This boy's mother saw to it that he was well trained for his performance in the school theatricals (1892): ". . . Perhaps it may interest some of your readers to know how I came to adopt it [the corset]. At the annual speech day of the school where I finished my education it was usual to give a scene from one of Moliere's plays, the parts being taken by the boys most proficient in the language, and in my last year my turn came to take a part, and being fair and slight I was selected to take a female part. My mother, on hearing of the part I was to take, insisted on my wearing girl's attire during the evenings for about a fortnight before in order to get accustomed to it, and I well remember the first evening, when, on my return from school, she took me to her room and made me change everything, lacing me up in a nice firmly-fitting corset, with petticoats and dress down to my ankles. After a few evenings the strangeness wore off, and I got quite to like it, and won considerable applause in the performance. . . . "
5) Experiments with Women's Clothes.
This youth was caught by his aunt trying on her clothes, but, to his surprise, she encouraged him in his experiments (1914): ". . . My passion for female attire commenced some sixteen years ago, when, as a lad of fourteen, I went to live with an aunt, and as I was mostly her sole companion, on special occasions I used to help her dress, and her dainty corsets and other attire so attracted me, that whenever I had the chance to be alone, I couldn't resist the desire to get into them myself.
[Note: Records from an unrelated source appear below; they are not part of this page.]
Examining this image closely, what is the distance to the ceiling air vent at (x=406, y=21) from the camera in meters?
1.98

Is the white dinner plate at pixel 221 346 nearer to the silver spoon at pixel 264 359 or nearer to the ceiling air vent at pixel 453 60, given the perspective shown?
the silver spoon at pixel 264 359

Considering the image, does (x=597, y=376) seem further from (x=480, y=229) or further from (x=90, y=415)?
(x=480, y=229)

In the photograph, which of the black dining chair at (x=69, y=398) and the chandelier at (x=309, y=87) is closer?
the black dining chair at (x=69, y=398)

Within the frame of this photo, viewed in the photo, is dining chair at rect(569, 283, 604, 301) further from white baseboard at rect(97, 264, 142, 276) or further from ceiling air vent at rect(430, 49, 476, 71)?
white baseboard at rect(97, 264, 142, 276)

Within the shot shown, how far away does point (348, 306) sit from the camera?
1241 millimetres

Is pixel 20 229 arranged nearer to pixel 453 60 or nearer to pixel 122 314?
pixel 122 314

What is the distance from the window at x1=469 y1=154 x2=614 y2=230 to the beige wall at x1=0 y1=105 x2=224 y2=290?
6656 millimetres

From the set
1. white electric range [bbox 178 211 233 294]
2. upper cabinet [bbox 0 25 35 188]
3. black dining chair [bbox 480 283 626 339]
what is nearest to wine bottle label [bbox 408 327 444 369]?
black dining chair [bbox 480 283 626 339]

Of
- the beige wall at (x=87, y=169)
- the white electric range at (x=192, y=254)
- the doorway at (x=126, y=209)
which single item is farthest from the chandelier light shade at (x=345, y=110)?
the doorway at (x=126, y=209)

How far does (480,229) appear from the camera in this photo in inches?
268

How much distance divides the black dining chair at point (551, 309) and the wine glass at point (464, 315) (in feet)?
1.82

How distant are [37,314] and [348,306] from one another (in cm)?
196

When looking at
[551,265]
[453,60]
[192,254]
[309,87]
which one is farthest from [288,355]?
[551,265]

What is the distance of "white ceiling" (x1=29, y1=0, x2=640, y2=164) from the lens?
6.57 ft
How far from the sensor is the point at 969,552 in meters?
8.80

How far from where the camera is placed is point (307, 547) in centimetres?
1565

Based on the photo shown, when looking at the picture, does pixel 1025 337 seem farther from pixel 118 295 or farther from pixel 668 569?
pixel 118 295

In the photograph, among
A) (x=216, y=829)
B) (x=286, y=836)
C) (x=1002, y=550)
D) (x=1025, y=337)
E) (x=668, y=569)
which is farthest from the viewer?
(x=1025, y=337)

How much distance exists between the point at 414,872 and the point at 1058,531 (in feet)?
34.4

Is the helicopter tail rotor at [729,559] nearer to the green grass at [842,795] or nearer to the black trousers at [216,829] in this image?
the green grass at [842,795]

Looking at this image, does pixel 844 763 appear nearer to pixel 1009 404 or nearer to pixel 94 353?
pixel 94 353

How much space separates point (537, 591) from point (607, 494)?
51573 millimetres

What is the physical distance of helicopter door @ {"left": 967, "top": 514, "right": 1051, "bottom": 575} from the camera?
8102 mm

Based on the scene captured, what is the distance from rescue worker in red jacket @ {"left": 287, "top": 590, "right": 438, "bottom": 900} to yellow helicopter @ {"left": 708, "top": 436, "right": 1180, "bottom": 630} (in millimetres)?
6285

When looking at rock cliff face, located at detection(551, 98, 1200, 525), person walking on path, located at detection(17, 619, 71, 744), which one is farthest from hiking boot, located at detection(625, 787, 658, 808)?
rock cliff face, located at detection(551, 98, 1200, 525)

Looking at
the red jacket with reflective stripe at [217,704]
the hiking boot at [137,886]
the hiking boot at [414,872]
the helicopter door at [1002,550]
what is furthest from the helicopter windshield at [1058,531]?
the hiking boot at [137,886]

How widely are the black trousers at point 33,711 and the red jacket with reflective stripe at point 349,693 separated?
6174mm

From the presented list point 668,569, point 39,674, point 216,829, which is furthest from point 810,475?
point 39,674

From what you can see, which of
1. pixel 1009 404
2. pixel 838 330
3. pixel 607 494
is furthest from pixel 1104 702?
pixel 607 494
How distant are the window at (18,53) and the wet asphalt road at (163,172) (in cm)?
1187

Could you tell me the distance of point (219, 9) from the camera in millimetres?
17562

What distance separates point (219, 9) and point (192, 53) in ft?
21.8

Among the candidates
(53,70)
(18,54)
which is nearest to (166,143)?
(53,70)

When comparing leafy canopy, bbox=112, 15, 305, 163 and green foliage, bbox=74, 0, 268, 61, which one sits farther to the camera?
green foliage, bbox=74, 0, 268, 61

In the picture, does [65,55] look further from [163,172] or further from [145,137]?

After doing this some time quite secretly, my aunt one day came home unexpectedly and found me playing my violin and dressed in almost complete female attire. To my surprise, she was quite pleased with me, and as it was wet weather and a bank holiday, she persuaded me to wear the clothes all day, and after dinner she changed her corsets for her best and smallest pair and I was dressed in a quite complete outfit, finishing with a pretty evening frock and a dainty little Swiss apron and high-heeled shoes. I shall never forget the sensation; it was simply superb. After that I very often had a full evening with my aunt in her attire, and on two or three occasions went for a little work out with her after dark. . . ." (NF 20.6.1914, CCI 69)
6) Making a Pretty Boy.
Even at the turn of the century it was not unusual to celebrate the breeching of a boy by having a "breeching party", which the boy would attend, first in skirts, then in his new breeches or trousers. The following situation is a sort of reverse or negative breeching, where the boy is converted back into skirts. It is stated that this was done "for the benefit of the ladies."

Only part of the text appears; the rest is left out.